As with all essential vitamins, vitamin D is crucial to keep the body in good health. We know that we can get a dose of vitamin D from the sun, but through a combination of living in the not-so-sunny UK and the warnings to protect ourselves against UVA and UVB rays, it’s no wonder a large percentage of the population is deficient in vitamin D.
What does vitamin D do?
Vitamin D is super important for maintaining healthy bones, as its main benefit is to help the bones absorb calcium. As well as this, it also enhances the absorption of other elements, such as iron, magnesium and zinc. A lack of the sunshine vitamin could mean your body is also low on levels of other essential vitamins and minerals.
There is also new research to suggest that vitamin D may play an even bigger role in supporting a health body than we originally thought. Scientists are currently looking at the role vitamin D plays in the prevention of illnesses like cancers, diabetes, heart disease and viral infections.
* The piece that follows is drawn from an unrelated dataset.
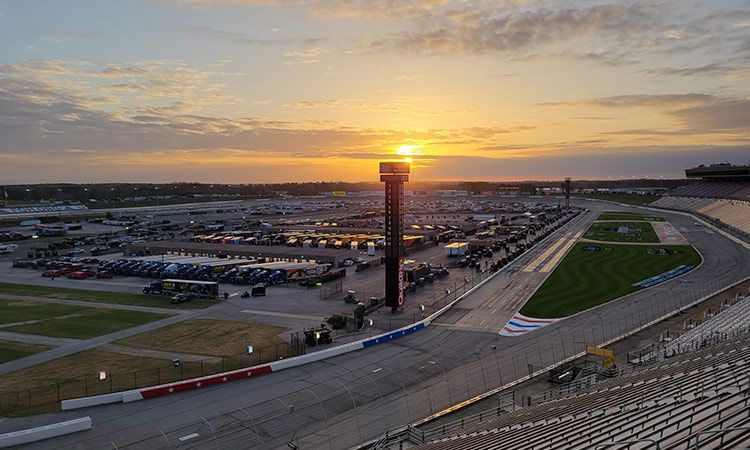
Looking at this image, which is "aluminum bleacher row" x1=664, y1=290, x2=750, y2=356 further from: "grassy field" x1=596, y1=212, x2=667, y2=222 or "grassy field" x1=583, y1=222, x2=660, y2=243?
"grassy field" x1=596, y1=212, x2=667, y2=222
Pregnant and breastfeeding women, young children, those aged over 65 and those with darker skin tones are the most likely to have low levels.
How can I tell if I am lacking vitamin D?
The symptoms are not always clear, but the most common sign is fatigue. Muscle weakness, trouble sleeping, headaches and a lack of concentration are also symptoms many people face. A simple blood test is all it takes to diagnose, so if you have concerns speak to your GP or health professional.
How can I boost my vitamin D levels?
The easiest way to give your body a big vitamin D hit is allowing your skin to have direct contact with sunlight. 20-30 minutes of exposure (ideally including your arms and legs) during the summer months is recommended to provide a healthy vitamin D top up. However, this isn’t an excuse to forget the SPF!
You can also increase your body’s vitamin D levels through your diet. Fortified Soy Milk and Almond Milk, milk, ricotta cheese, tofu and mushrooms are all foods with high levels of this essential vitamin.